Job:
Write out the lines from the line containing "How much separation" through the final line of the listing below, exactly, omitting every other line.

Extracted entries:
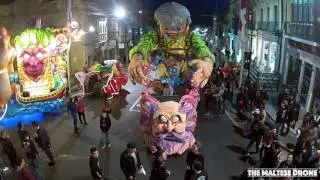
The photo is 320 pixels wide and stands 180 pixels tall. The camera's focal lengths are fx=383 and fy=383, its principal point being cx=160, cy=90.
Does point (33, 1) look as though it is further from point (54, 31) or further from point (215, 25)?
point (215, 25)

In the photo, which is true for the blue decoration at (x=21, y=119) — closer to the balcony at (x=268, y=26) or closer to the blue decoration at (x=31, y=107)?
the blue decoration at (x=31, y=107)

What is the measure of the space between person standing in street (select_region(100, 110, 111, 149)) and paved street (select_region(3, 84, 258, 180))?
0.33 meters

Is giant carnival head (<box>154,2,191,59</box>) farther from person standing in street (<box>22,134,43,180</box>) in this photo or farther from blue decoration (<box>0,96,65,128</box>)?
blue decoration (<box>0,96,65,128</box>)

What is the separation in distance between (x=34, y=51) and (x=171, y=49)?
679 centimetres

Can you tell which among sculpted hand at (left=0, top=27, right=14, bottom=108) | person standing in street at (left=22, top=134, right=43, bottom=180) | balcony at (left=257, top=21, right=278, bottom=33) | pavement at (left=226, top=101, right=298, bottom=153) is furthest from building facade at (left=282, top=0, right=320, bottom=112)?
sculpted hand at (left=0, top=27, right=14, bottom=108)

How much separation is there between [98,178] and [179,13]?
5.90 m

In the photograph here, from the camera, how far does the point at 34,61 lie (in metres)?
16.3

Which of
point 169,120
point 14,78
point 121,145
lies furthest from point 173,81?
point 14,78

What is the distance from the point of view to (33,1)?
27.5m

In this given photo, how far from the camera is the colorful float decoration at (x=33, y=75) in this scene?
50.7 feet

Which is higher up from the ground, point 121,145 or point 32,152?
point 32,152

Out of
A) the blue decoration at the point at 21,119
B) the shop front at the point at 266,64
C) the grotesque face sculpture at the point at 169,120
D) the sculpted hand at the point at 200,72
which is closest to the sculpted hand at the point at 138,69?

Written answer:
How much separation is there between [98,178] and [179,13]?
5.90 m

In the photograph here, from the camera, how far does the point at 34,61 lie (in metres)?
16.3

Which of
point 169,120
point 14,78
point 121,145
lies furthest from point 173,81?
point 14,78

What is the distance from the point of view to (33,1)?
27.5m

In this given photo, how far from the camera is the colorful float decoration at (x=33, y=75) in this scene?
50.7 feet

Which is higher up from the ground, point 121,145 or point 32,152?
point 32,152

Out of
A) the blue decoration at the point at 21,119
B) the shop front at the point at 266,64
C) the grotesque face sculpture at the point at 169,120
D) the sculpted hand at the point at 200,72
which is closest to the sculpted hand at the point at 138,69?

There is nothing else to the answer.